Clinical coders must do a thorough search of the medical record to establish a suitable PD code. In applying this rule, coders may evaluate the results of MMSE, PAS, and Cornell scales, in addition to allied health professional and doctors case notes, tests and assessments. However, a clinical coder may not code a diagnosis where a diagnosis has been made. It is the role of the clinicians to document their findings and conclusions following the completion of such assessments.
In comparison, assigning an AD in line with ACS 0002 guidelines is much more complicated and problematic for clinical coders. An AD, according to the Health Standards Committee and cited in NCCH (2008:13), is defined as:
[a] condition or complaint either co-existing with the principal diagnosis or arising during the episode of admitted patient care, episode of residential care or attendance at a health care establishment, as represented by a code.

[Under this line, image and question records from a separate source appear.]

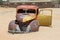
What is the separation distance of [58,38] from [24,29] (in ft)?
4.99

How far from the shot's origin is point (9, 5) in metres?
20.1

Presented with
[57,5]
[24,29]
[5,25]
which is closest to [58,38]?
[24,29]

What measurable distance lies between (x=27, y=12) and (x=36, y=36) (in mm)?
1700

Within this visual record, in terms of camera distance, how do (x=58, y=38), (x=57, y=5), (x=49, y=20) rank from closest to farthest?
(x=58, y=38)
(x=49, y=20)
(x=57, y=5)

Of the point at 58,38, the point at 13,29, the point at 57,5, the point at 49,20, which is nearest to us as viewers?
the point at 58,38

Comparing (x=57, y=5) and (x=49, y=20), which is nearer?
(x=49, y=20)

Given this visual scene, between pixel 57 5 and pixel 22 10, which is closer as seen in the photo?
pixel 22 10

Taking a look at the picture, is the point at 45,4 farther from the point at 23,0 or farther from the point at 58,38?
the point at 58,38

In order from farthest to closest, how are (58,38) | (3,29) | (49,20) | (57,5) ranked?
1. (57,5)
2. (49,20)
3. (3,29)
4. (58,38)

The intention of this standard is to determine the type and extent of care provided to inpatients in Australian hospitals for the Admitted Patient Care National Minimum Data Set. To this end, NCCH advised coders that AD allocation should be made when a patient's condition requires any of the following:
* commencement, alteration or adjustment of therapeutic treatment
* diagnosis procedures
* increased clinical care or monitoring (NCCH 2008:13).
By this standard, any patient who is diagnosed with dementia or cognitive impairment, or who has treatment altered for such a condition during the episode of care, ought to have an AD of the specific condition. The standard's final criterion (above) also provides for the allocation of an AD code when these conditions are present in a patient without any changes to treatment being necessary. For clinical staff experienced in caring for patients with any form of dementia or cognitive impairment, it is obvious that increased clinical care or monitoring is necessary. Unfortunately, in some circumstances the clinician may not document in such a way as to enable the coder to then allocate codes and, in addition, clinical coders may not have the same understanding of the care requirements of the conditions. In some circumstances, the clinical coder must consult with the medical officer who completed the discharge documentation to clarify the case and possibly over-ride the PD made by that person.
The standards pertaining to mental and behavioural disorders (F codes), under which dementia and cognitive impairment are classified, contain only two brief standards specifically applying to these conditions: ACS 0528 (Alzheimer's Disease) and ACS 0532 (Cognitive Impairment). The former states that, for Alzheimer's disease, dementia can always be assumed and coded. The latter standard makes minimal contribution in assisting the coder to allocate a code in the event of poor documentation.
A retrospective, observational prevalence study was undertaken on a pilot group of patients admitted to two hospital wards, predominantly by transfer from general wards, during the trial period 1 January 2009 to 31 March 2009. Ethical approval for this research was gained through the Tasmanian Human Research Ethics Committee (Project H10215). All patients in the pilot, or a legal 'person responsible' consented for their data to be collected and their records examined. Data were not collected on non-consenting patients. During this period, there were 49 consenting admissions, representing 45 individual patients: three patients had two admissions during this 3-month period; however, in terms of evaluating documentation these were treated as unique admissions. One patient (SN 500) remained an inpatient at the end of the study period and therefore had not been allocated any separation codes; data from that patient have been excluded from the analysis. Thus, the complete data set comprised 48 admissions, referred to as the study cohort. There were no specific inclusion/exclusion criteria for the study and demographic data were not recorded as part of this analysis. The cohort consisted of 27 female and 14 male patients. The age range for these patients was 54 to 91 years with a median age of 76 and a mode of 84.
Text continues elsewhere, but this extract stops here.